::: INPUT RECORDS

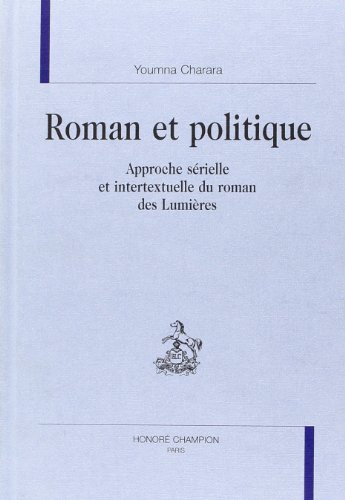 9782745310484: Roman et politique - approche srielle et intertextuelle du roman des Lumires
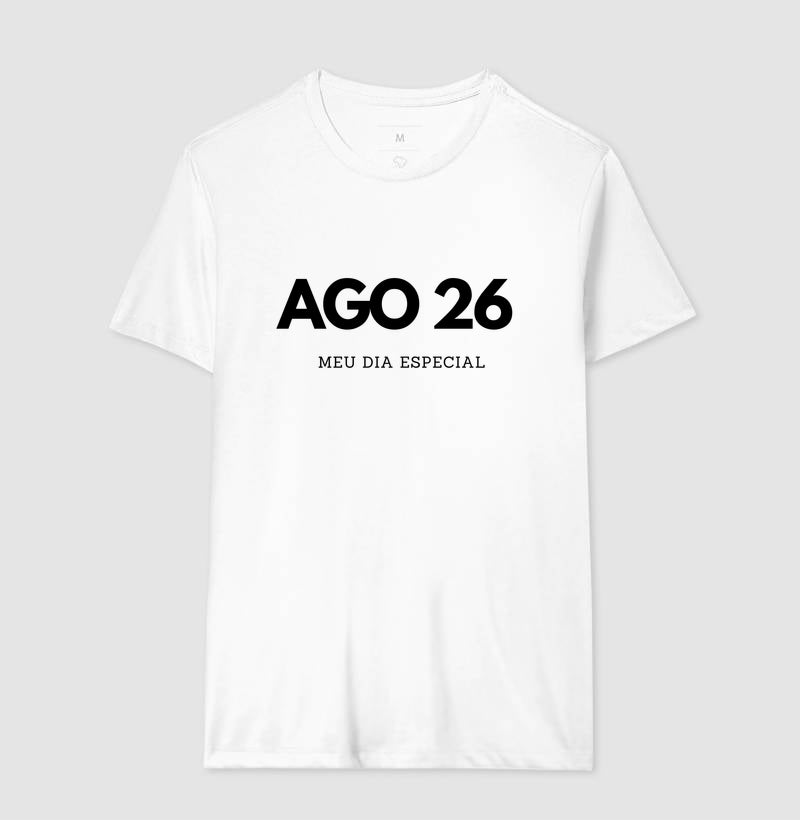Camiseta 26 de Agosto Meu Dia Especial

::::::
::: INPUT RECORDS

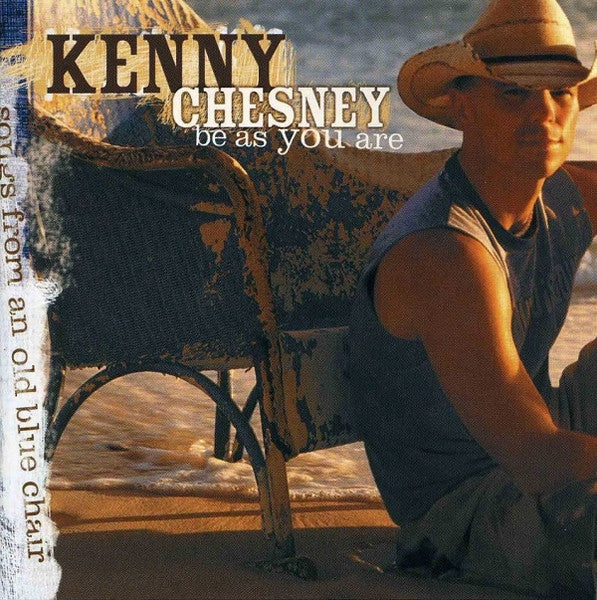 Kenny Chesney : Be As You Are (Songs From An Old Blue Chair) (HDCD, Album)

::::::
::: INPUT RECORDS

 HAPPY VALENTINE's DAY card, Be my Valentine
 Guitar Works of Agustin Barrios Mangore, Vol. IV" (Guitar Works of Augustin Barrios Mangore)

::::::

== ASSIGNMENT ==
Please return only the lines above, starting at the line that has "HAPPY VALENTINE's DAY card, Be my Valentine" and ending at the line that has "Guitar Works of Agustin", keeping both and leaving each one unchanged.

== ANSWER TO THIS EXERCISE ==
 HAPPY VALENTINE's DAY card, Be my Valentine
 Guitar Works of Agustin Barrios Mangore, Vol. IV" (Guitar Works of Augustin Barrios Mangore)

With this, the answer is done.